By labeling regulatory efforts as an iGaming “prohibition” instead of enabling online activity, certain interested stakeholders who are not sold on iGaming just yet — and may not be in the foreseeable future (and, who like AGA members have similar competitive business reasons for proscribing online gaming by others in this huge eCommerce market sector) — would seek to stop online gaming rather than expand it.  Of course, those opposed to gambling generally will be in favor of any efforts to proscribe US citizens from doing whatever they like with their own money regardless of the iGaming Wars among the gaming interests and who wins and loses them depending on State and Federal regulatory scenarios.  As a logical result, there may well be fighting chance for the AGA members to unite with such like-minded “prohibitionist” stakeholders (and traditional puritanical prohibitionists) to get an iGaming prohibition they mistakenly all thought they had (or wish they had) with the federal Wire Act which never was intended to cover anything but sports betting in the first place.  But logic and politics don’t necessarily translate to anything in the District.

As the AGA members begrudgingly know, the US Dept. of Justice itself finally admitted as much a couple years ago when formally reversing its policy stance that the Wire Act supposedly covered more than sports betting. So, the new federal prohibition notion would be this:  have a new and crystal clear iGaming prohibition throughout the US in order to achieve, legally speaking, what state of affairs AGA members and other gaming folks thought they had before the DOJ adopted the same legal position as the US Federal Courts had already done many years ago.  Getting back to that perceived “default setting” works for many gaming interests.

Then, bolted onto such a federal iGaming prohibition could be a carve-out for iPoker, which really isn’t gambling but is skill-based gaming in the eyes of most knowledgeable legal minds and poker players today.

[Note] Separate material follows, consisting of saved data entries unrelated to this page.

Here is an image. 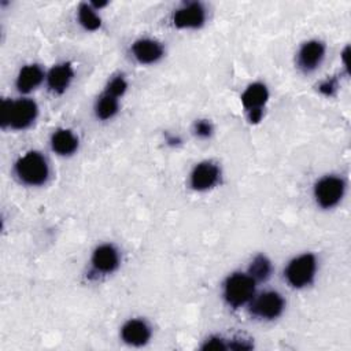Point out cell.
Listing matches in <instances>:
<instances>
[{
    "label": "cell",
    "instance_id": "cell-3",
    "mask_svg": "<svg viewBox=\"0 0 351 351\" xmlns=\"http://www.w3.org/2000/svg\"><path fill=\"white\" fill-rule=\"evenodd\" d=\"M255 284L248 273H233L223 282V299L234 308L241 307L254 298Z\"/></svg>",
    "mask_w": 351,
    "mask_h": 351
},
{
    "label": "cell",
    "instance_id": "cell-2",
    "mask_svg": "<svg viewBox=\"0 0 351 351\" xmlns=\"http://www.w3.org/2000/svg\"><path fill=\"white\" fill-rule=\"evenodd\" d=\"M15 174L26 185H43L49 176L45 158L37 151H29L15 163Z\"/></svg>",
    "mask_w": 351,
    "mask_h": 351
},
{
    "label": "cell",
    "instance_id": "cell-14",
    "mask_svg": "<svg viewBox=\"0 0 351 351\" xmlns=\"http://www.w3.org/2000/svg\"><path fill=\"white\" fill-rule=\"evenodd\" d=\"M73 77H74V70L70 63L56 64L49 70L47 75L48 88L53 93H63L69 88Z\"/></svg>",
    "mask_w": 351,
    "mask_h": 351
},
{
    "label": "cell",
    "instance_id": "cell-7",
    "mask_svg": "<svg viewBox=\"0 0 351 351\" xmlns=\"http://www.w3.org/2000/svg\"><path fill=\"white\" fill-rule=\"evenodd\" d=\"M285 302L276 291H266L254 299L251 303V313L263 319H274L284 311Z\"/></svg>",
    "mask_w": 351,
    "mask_h": 351
},
{
    "label": "cell",
    "instance_id": "cell-18",
    "mask_svg": "<svg viewBox=\"0 0 351 351\" xmlns=\"http://www.w3.org/2000/svg\"><path fill=\"white\" fill-rule=\"evenodd\" d=\"M78 22L85 30H97L101 25L100 16L96 14V10L90 4H81L78 7Z\"/></svg>",
    "mask_w": 351,
    "mask_h": 351
},
{
    "label": "cell",
    "instance_id": "cell-5",
    "mask_svg": "<svg viewBox=\"0 0 351 351\" xmlns=\"http://www.w3.org/2000/svg\"><path fill=\"white\" fill-rule=\"evenodd\" d=\"M346 182L337 176H325L314 185V197L319 207L332 208L344 196Z\"/></svg>",
    "mask_w": 351,
    "mask_h": 351
},
{
    "label": "cell",
    "instance_id": "cell-17",
    "mask_svg": "<svg viewBox=\"0 0 351 351\" xmlns=\"http://www.w3.org/2000/svg\"><path fill=\"white\" fill-rule=\"evenodd\" d=\"M119 110V101L118 97L104 92L95 104V114L99 119L107 121L111 119Z\"/></svg>",
    "mask_w": 351,
    "mask_h": 351
},
{
    "label": "cell",
    "instance_id": "cell-11",
    "mask_svg": "<svg viewBox=\"0 0 351 351\" xmlns=\"http://www.w3.org/2000/svg\"><path fill=\"white\" fill-rule=\"evenodd\" d=\"M132 53L138 63L151 64L158 62L165 51L163 45L152 38H140L132 44Z\"/></svg>",
    "mask_w": 351,
    "mask_h": 351
},
{
    "label": "cell",
    "instance_id": "cell-13",
    "mask_svg": "<svg viewBox=\"0 0 351 351\" xmlns=\"http://www.w3.org/2000/svg\"><path fill=\"white\" fill-rule=\"evenodd\" d=\"M121 337L129 346H144L151 337V328L143 319H129L121 328Z\"/></svg>",
    "mask_w": 351,
    "mask_h": 351
},
{
    "label": "cell",
    "instance_id": "cell-23",
    "mask_svg": "<svg viewBox=\"0 0 351 351\" xmlns=\"http://www.w3.org/2000/svg\"><path fill=\"white\" fill-rule=\"evenodd\" d=\"M336 89V82L335 81H325L321 86H319V90L328 96H330Z\"/></svg>",
    "mask_w": 351,
    "mask_h": 351
},
{
    "label": "cell",
    "instance_id": "cell-12",
    "mask_svg": "<svg viewBox=\"0 0 351 351\" xmlns=\"http://www.w3.org/2000/svg\"><path fill=\"white\" fill-rule=\"evenodd\" d=\"M92 266L97 273H112L119 266L118 250L111 244L99 245L92 254Z\"/></svg>",
    "mask_w": 351,
    "mask_h": 351
},
{
    "label": "cell",
    "instance_id": "cell-21",
    "mask_svg": "<svg viewBox=\"0 0 351 351\" xmlns=\"http://www.w3.org/2000/svg\"><path fill=\"white\" fill-rule=\"evenodd\" d=\"M202 348L203 350H228V344L225 343V340L222 337L211 336L204 341Z\"/></svg>",
    "mask_w": 351,
    "mask_h": 351
},
{
    "label": "cell",
    "instance_id": "cell-9",
    "mask_svg": "<svg viewBox=\"0 0 351 351\" xmlns=\"http://www.w3.org/2000/svg\"><path fill=\"white\" fill-rule=\"evenodd\" d=\"M219 169L213 162H200L191 173V186L195 191H207L219 180Z\"/></svg>",
    "mask_w": 351,
    "mask_h": 351
},
{
    "label": "cell",
    "instance_id": "cell-10",
    "mask_svg": "<svg viewBox=\"0 0 351 351\" xmlns=\"http://www.w3.org/2000/svg\"><path fill=\"white\" fill-rule=\"evenodd\" d=\"M325 56V45L318 40L304 43L298 53V64L303 71L315 70Z\"/></svg>",
    "mask_w": 351,
    "mask_h": 351
},
{
    "label": "cell",
    "instance_id": "cell-6",
    "mask_svg": "<svg viewBox=\"0 0 351 351\" xmlns=\"http://www.w3.org/2000/svg\"><path fill=\"white\" fill-rule=\"evenodd\" d=\"M269 99V92L265 84L254 82L247 86V89L241 95V104L247 110L248 121L256 123L262 119L263 110L262 107L266 104Z\"/></svg>",
    "mask_w": 351,
    "mask_h": 351
},
{
    "label": "cell",
    "instance_id": "cell-22",
    "mask_svg": "<svg viewBox=\"0 0 351 351\" xmlns=\"http://www.w3.org/2000/svg\"><path fill=\"white\" fill-rule=\"evenodd\" d=\"M195 133H196L199 137L206 138V137L211 136V133H213V126H211V123L207 122V121H197V122L195 123Z\"/></svg>",
    "mask_w": 351,
    "mask_h": 351
},
{
    "label": "cell",
    "instance_id": "cell-20",
    "mask_svg": "<svg viewBox=\"0 0 351 351\" xmlns=\"http://www.w3.org/2000/svg\"><path fill=\"white\" fill-rule=\"evenodd\" d=\"M126 89H128V82H126V80H125L122 75H117V77H114V78L108 82L106 92L110 93V95H112V96H115V97H119V96H122V95L126 92Z\"/></svg>",
    "mask_w": 351,
    "mask_h": 351
},
{
    "label": "cell",
    "instance_id": "cell-1",
    "mask_svg": "<svg viewBox=\"0 0 351 351\" xmlns=\"http://www.w3.org/2000/svg\"><path fill=\"white\" fill-rule=\"evenodd\" d=\"M38 108L32 99H18V100H3L0 110L1 126H11L12 129H26L29 128L36 117Z\"/></svg>",
    "mask_w": 351,
    "mask_h": 351
},
{
    "label": "cell",
    "instance_id": "cell-8",
    "mask_svg": "<svg viewBox=\"0 0 351 351\" xmlns=\"http://www.w3.org/2000/svg\"><path fill=\"white\" fill-rule=\"evenodd\" d=\"M171 21L178 29H197L206 21V10L200 3H188L174 11Z\"/></svg>",
    "mask_w": 351,
    "mask_h": 351
},
{
    "label": "cell",
    "instance_id": "cell-19",
    "mask_svg": "<svg viewBox=\"0 0 351 351\" xmlns=\"http://www.w3.org/2000/svg\"><path fill=\"white\" fill-rule=\"evenodd\" d=\"M271 273V263L265 255H258L254 258V261L250 265L248 274L255 281H265L270 277Z\"/></svg>",
    "mask_w": 351,
    "mask_h": 351
},
{
    "label": "cell",
    "instance_id": "cell-4",
    "mask_svg": "<svg viewBox=\"0 0 351 351\" xmlns=\"http://www.w3.org/2000/svg\"><path fill=\"white\" fill-rule=\"evenodd\" d=\"M317 271V261L313 254H302L293 258L287 269L285 277L291 287L293 288H303L307 287Z\"/></svg>",
    "mask_w": 351,
    "mask_h": 351
},
{
    "label": "cell",
    "instance_id": "cell-16",
    "mask_svg": "<svg viewBox=\"0 0 351 351\" xmlns=\"http://www.w3.org/2000/svg\"><path fill=\"white\" fill-rule=\"evenodd\" d=\"M44 73L37 64H27L22 67L16 77V88L19 92L27 93L41 84Z\"/></svg>",
    "mask_w": 351,
    "mask_h": 351
},
{
    "label": "cell",
    "instance_id": "cell-15",
    "mask_svg": "<svg viewBox=\"0 0 351 351\" xmlns=\"http://www.w3.org/2000/svg\"><path fill=\"white\" fill-rule=\"evenodd\" d=\"M51 147L58 155H71L78 148V138L69 129H58L51 136Z\"/></svg>",
    "mask_w": 351,
    "mask_h": 351
}]
</instances>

That’d be wonderful in the eyes of iPoker players in the US who had the rug pulled out from underneath them in April of 2011, but probably not so great for any other iGaming activity not also carved-out in some fashion either now, or perhaps down the road with further iGaming carve-outs.

However, there’s an even better reason from the AGA member perspective for such a carve-out for poker having nothing to do with making US iPoker players happy:  unlike larger States such as California that have enough residents and visitors to support an intra-State market for peer-to-peer iPoker (as compared and contrasted with house-banked casino games which do not require player liquidity), Nevada and New Jersey based AGA members would greatly benefit from a so-called “poker carve-out” that AGA members would largely control and endeavor to exclude California, Illinois, Florida, New York, Texas and any other States who may seek to regulate, tax, and license iPoker by virtue of the gaming licensing bodies qualifications and other clever provisions that establish certain parameters within the federal laws intended to favor the AGA members — just as those efforts in 2010 and 2012 attempted to accomplish.

Failing all of that, the AGA members will be forced to look at the State-by-State approach.

So, is the AGA’s new chief trying to downplay US federal efforts on the iGaming and iPoker front — perhaps to lull various competing stakeholders, States, and Tribes into a false-sense of security?  Or is it a tacit admission by the AGA chief that Washington politicians will indeed be pulling a rabbit out the hat to get anything done on the federal level before even more States enable some forms of iGaming, iPoker, Lottery games, etc?  All of the above?  Neither?

It’s hard to say and forecast what moves the AGA and its key members will next make in these iGaming Wars amongst the various stakeholders.   But this much is certain, the AGA will never give up looking out for its members.  After all, isn’t that what trade associations are supposed to do anyway?